Foord stated that the Brazilian cubic almandines show an "occasional isolated face at the intersection of the three cube faces", but that the isolated faces "are irregular and have not been identified." I have noticed that a considerable percentage (perhaps 30%) of the "cubics" that I have found in Rock Run and Long Branch seem to have unusual striated faces located just between adjoining cube faces (the striations are perpendicular to the intersection of the cube faces). So, as there are combinations and modifications of the predominant dodecahedral and trapezohedral garnet forms, there appears to be modifications among some of the pure cubes, as well.
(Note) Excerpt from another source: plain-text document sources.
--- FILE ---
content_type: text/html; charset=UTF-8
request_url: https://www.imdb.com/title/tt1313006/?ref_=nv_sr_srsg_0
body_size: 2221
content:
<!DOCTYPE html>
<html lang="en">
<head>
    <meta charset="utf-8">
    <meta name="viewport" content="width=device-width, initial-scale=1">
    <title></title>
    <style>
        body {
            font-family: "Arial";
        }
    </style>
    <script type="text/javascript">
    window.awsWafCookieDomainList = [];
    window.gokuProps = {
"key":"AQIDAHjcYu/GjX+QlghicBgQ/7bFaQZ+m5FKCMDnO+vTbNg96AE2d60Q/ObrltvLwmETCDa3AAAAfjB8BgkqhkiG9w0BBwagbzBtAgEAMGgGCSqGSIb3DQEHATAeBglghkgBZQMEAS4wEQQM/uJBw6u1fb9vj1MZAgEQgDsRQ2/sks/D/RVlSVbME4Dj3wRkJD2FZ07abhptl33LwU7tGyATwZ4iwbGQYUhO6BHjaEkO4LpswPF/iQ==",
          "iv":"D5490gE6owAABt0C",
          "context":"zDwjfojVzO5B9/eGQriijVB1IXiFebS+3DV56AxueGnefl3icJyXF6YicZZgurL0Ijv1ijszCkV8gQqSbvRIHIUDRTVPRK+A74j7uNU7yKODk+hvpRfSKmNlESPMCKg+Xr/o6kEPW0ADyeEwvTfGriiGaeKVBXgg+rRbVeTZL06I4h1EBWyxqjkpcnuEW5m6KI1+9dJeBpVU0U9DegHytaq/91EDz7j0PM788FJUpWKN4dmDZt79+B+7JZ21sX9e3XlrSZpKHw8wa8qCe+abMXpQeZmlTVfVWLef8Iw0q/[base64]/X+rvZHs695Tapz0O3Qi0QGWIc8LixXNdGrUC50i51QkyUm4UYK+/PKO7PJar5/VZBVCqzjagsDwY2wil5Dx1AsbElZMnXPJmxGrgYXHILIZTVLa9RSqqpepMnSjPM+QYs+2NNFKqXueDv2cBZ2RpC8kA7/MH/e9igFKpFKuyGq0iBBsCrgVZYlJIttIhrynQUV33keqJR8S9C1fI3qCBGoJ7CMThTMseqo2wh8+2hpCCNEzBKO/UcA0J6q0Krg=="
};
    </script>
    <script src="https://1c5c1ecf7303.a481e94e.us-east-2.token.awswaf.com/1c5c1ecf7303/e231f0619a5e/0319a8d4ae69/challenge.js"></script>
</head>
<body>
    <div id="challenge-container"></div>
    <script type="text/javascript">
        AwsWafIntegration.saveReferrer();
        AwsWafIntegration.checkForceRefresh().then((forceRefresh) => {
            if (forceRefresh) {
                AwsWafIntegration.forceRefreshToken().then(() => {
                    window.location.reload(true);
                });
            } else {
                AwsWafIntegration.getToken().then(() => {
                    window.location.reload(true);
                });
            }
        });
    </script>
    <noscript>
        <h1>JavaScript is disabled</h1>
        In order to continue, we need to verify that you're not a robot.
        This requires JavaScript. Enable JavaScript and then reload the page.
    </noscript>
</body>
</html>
Cubic Garnets Make Ideal Micromounts:
Since these unusual crystal forms have been (thus far) so small, they can pose a significant challenge to "single crystal" micromounters. Paul Smith of Fairfax, Virginia has refined the use of animal whiskers, (cat, squirrel, etc.), and I have done the same with porcupine quills, for mounting specimens as small as <0.1 mm. We each have written "how to" articles about the techniques as part of a series on "Micromounting Techniques" in the Mineral Mite, the newsletter of the Micromineralogists of the National Capital Area. (For copies, contact the author who is Editor of the Mite). One day, if someone finds cubics in matrix or finds twinned examples of these crystal forms, we may be able to revert to more traditional mounting techniques.

Foord, E. E., and V. King, 1996, "Cubic and Octahedral Garnets: Maryland, USA, Brazil and Italy" Program Notes, 23rd Rochester Mineralogical Symposium, P. 11, 41.

King, V., S. Chamberlain, and J. Scovil, "What's New in Minerals" Program Notes, 23rd Rochester Mineralogical Symposium, P. 41.

Good, R.S., O.M. Fordham, Jr., C.R. Halladay, 1977, "Geochemical Reconnaissance for Gold in the Caledonia and Pendleton Quadrangles in the Piedmont of Central Virginia", Virginia Minerals, Vol. 23, No. 2, 23pp.

Reed, J. C., Jr., and J. C. Reed, 1969, "Gold Veins Near Great Falls, Maryland". U.S. Geological Survey Bulletin 1286, 22 p.

Bernstein, L. R., (1980), Minerals of the Washington, D.C. Area, Maryland Geological Survey Educational Series No. 5, 148 p.

Foord, E., Personal communications, 1996, 1997.

Eaton, W., Personal communications, 1996-1998.

Ream, L., Personal communications,, 1998.